Dionisi Vici Sabetta Gambarara Syndrome

Genetic disorder characterized by developmental delay, immunodeficiency, cleft lip/palate, cataract, hypopigmentation, and absent corpus callosum.

Fewer than 10 cases have been reported in the literature.

Autosomal recessive.

Unknown. There is speculation about a defect involving the embryogenic organization of both the CNS and the immune system such as regulating gene products.

Clinical findings and combined immunodeficiency with reduced IgG levels (particularly IgG2 subclass), normal IgA and IgM levels, and low number of circulating T lymphocytes, mainly T4.

Patients present with profound developmental delay associated with agenesis of the corpus callosum, microcephaly, hypotonia, seizures, and, occasionally, severe hypoplasia of the cerebellar vermis. Cortical dysplasia and schizencephaly have been described. One of the main features of this syndrome is a combined immunodeficiency with decreased levels of T4 lymphocytes and serum IgG. This is a result of profound hypoplasia of the thymus and the peripheral lymphoid tissue. Activity of the natural killer cells, however, was reported to be normal. Recurrent infections, particularly pulmonary infections (partially also related to recurrent aspirations) and chronic mucocutaneous candidiasis, are a consequence of this immunodeficiency. The disease is also characterized by hypopigmentation of skin, hair, and retina. Cataract, nystagmus, unilateral or bilateral cleft lip/palate, micrognathia, and postnatal growth retardation are other, but inconstant, features. Cardiac involvement can occur in the form of endocardial fibroelastosis and/or progressive cardiomyopathy with dilatation or hypertrophy of the left ventricle. None of the reported patients has survived beyond age 3 years. Death from cardiac failure has been described, but most often death is the result of bronchopneumonia.

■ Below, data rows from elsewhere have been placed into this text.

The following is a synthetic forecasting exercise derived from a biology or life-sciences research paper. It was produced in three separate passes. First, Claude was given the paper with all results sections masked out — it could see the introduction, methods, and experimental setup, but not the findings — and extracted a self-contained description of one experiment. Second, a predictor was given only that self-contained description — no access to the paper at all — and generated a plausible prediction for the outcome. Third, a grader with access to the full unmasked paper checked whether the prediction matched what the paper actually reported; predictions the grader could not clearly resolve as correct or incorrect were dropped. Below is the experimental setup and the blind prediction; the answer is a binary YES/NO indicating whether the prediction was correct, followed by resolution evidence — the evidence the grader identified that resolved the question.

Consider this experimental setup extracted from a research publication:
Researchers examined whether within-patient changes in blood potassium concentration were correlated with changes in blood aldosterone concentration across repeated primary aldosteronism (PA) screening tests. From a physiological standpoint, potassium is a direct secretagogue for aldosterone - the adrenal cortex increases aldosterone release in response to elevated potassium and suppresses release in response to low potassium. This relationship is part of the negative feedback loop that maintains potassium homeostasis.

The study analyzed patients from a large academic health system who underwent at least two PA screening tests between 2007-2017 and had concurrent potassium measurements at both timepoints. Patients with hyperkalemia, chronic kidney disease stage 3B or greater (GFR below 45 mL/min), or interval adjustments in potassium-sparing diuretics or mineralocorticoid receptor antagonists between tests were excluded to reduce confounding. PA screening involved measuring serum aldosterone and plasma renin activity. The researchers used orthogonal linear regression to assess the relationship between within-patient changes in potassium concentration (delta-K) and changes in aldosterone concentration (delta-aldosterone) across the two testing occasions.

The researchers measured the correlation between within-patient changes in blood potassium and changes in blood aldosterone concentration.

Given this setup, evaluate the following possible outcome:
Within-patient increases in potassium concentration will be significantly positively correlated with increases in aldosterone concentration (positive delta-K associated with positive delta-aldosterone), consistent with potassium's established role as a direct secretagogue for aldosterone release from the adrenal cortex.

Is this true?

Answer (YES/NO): NO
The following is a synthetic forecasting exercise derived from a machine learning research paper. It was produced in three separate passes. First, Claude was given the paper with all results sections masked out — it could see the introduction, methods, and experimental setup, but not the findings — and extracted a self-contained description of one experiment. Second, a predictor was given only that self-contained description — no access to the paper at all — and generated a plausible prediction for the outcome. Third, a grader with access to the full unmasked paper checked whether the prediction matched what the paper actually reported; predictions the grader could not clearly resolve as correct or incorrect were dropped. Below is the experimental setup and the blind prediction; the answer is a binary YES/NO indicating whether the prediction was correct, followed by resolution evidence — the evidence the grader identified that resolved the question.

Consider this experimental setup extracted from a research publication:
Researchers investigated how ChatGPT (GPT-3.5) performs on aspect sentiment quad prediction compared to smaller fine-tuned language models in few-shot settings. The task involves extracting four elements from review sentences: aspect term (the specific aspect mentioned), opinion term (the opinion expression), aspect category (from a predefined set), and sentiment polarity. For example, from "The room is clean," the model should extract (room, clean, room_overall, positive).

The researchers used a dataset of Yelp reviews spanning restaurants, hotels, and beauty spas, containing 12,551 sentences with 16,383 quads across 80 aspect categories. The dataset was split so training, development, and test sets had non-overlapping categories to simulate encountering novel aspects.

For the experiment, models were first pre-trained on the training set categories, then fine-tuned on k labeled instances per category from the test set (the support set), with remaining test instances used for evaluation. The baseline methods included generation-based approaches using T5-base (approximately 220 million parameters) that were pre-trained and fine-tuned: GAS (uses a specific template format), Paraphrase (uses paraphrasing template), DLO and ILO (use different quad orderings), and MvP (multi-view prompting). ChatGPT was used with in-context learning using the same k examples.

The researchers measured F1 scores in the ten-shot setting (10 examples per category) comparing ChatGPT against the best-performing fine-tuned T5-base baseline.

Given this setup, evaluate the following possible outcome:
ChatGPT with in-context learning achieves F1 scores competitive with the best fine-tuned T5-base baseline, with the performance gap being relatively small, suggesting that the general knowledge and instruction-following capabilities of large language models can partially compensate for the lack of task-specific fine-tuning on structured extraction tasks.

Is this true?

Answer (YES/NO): NO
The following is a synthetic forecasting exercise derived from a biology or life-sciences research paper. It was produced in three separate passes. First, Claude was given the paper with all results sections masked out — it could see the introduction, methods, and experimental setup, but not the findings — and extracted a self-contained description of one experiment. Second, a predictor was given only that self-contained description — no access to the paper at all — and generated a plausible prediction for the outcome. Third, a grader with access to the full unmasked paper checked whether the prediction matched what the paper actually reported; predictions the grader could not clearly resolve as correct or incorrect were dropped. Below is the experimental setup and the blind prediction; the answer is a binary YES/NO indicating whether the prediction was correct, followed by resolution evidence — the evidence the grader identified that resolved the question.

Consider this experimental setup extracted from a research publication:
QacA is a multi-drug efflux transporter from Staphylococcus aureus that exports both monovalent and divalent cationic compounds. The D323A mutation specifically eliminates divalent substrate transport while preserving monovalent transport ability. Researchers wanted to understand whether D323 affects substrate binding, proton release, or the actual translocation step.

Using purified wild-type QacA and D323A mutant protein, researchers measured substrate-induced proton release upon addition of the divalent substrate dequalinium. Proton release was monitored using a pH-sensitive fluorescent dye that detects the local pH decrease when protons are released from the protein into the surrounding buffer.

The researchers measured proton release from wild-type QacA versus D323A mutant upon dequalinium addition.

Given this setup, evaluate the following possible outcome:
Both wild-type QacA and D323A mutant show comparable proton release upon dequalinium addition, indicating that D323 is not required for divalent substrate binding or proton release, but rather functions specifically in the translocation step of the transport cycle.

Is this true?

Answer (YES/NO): NO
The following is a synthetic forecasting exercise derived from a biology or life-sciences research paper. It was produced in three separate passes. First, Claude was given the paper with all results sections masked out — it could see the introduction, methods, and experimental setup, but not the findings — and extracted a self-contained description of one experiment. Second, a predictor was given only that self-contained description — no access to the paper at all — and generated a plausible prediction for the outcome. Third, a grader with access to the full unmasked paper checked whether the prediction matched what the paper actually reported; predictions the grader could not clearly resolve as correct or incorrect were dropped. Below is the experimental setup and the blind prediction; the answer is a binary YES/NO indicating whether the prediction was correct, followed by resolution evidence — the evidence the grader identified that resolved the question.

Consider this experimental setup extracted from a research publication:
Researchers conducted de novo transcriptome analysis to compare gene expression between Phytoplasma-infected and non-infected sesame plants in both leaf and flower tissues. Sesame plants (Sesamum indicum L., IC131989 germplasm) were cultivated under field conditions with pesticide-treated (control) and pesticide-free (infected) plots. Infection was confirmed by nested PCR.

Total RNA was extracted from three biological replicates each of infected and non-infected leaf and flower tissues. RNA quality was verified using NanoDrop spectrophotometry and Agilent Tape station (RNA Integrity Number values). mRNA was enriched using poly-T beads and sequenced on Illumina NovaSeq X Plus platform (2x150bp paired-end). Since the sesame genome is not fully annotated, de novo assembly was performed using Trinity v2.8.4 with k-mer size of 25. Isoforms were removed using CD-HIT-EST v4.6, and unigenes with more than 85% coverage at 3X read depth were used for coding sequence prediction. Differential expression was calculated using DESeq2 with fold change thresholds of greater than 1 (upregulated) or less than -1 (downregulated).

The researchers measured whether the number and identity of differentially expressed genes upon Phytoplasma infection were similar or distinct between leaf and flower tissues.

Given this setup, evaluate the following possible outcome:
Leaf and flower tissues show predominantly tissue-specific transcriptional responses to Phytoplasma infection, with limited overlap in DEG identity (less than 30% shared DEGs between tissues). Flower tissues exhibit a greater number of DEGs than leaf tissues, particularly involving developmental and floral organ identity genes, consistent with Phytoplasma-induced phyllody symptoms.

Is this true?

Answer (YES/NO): NO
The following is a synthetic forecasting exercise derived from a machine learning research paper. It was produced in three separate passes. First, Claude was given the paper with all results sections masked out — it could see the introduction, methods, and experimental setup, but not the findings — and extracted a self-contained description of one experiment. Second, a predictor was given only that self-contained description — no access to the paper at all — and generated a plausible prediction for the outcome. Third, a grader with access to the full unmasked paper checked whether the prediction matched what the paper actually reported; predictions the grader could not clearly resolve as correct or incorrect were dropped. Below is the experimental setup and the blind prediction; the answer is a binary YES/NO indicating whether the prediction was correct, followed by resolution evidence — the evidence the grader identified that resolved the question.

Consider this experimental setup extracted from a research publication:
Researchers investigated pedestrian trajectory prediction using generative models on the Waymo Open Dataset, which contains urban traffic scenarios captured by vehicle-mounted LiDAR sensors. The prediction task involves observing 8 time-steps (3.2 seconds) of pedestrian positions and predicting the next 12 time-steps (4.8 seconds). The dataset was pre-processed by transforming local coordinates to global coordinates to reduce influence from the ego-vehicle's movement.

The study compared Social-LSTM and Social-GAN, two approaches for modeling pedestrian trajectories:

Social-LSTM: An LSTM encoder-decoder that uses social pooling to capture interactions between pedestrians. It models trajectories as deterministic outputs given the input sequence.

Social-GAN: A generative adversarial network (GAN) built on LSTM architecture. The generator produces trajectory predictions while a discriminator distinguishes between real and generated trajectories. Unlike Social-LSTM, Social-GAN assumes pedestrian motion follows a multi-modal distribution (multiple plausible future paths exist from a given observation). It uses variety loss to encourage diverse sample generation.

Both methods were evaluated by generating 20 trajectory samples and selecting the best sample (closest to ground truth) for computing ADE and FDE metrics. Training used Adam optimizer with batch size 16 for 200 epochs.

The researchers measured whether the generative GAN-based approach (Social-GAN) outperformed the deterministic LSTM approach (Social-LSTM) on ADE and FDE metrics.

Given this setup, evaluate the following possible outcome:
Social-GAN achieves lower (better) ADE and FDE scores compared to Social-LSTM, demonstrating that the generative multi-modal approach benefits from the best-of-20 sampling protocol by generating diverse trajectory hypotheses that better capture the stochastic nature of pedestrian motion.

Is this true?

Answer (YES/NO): YES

Patients are most often booked for percutaneous gastric tube insertion secondary to failure to thrive. Request a chest radiograph to rule out respiratory tract infection. Obtain an ECG and an echocardiogram if cardiomyopathy is suspected. Continue antiseizure medication up to the morning of surgery.

Airway management may be more difficult than usual because of the micrognathia and cleft lip/palate. Sterile precautions are mandatory for all line insertions because of immunodeficiency. If cardiomyopathy is present, then medical therapy to improve left ventricular function should be optimized before the patient presents for an elective procedure.

Avoid drugs with negative inotropic effect. Avoid or decrease the dose of muscle relaxants in the context of hypotonia. In the presence of a seizure disorder, potentially epileptogenic drugs such as methohexital, ketamine, enflurane, atracurium, cis-atracurium, and meperidine (applies to the latter three only if given in large quantities, because of their metabolites, laudanosine and normeperidine, respectively) should be avoided. Chronic antiseizure medication can lead to induction of hepatic enzymes and therefore accelerate the metabolism of predominantly hepatically eliminated drugs. Antibioprophylaxis should be adapted because of the immunodeficiency.

Aicardi Syndrome: Rare disorder characterized by partial or complete agenesis of the corpus callosum, infantile spasms (spasm-like epilepsy), mental retardation, and an ocular abnormality called lacunae of the retina. Often associated with other features such as microcephaly and porencephalic cysts. Age at onset is generally between 3 and 5 months.

Chediak-Higashi Syndrome: Frequently fatal disease of childhood characterized by albinism, photophobia, hypopigmentation, loss of binocular vision, and marked susceptibility to infections.

Griscelli Syndrome: Albinism with immunodeficiency characterized by partial pigmentary dilution of the skin and hair (silvery gray hair), frequent infections, neurologic abnormalities, and fatal outcome caused by uncontrolled T-lymphocyte and macrophage activation syndrome. Clinical features include the presence of large clumps of pigment in hair shafts and an accumulation of melanosomes in melanocytes.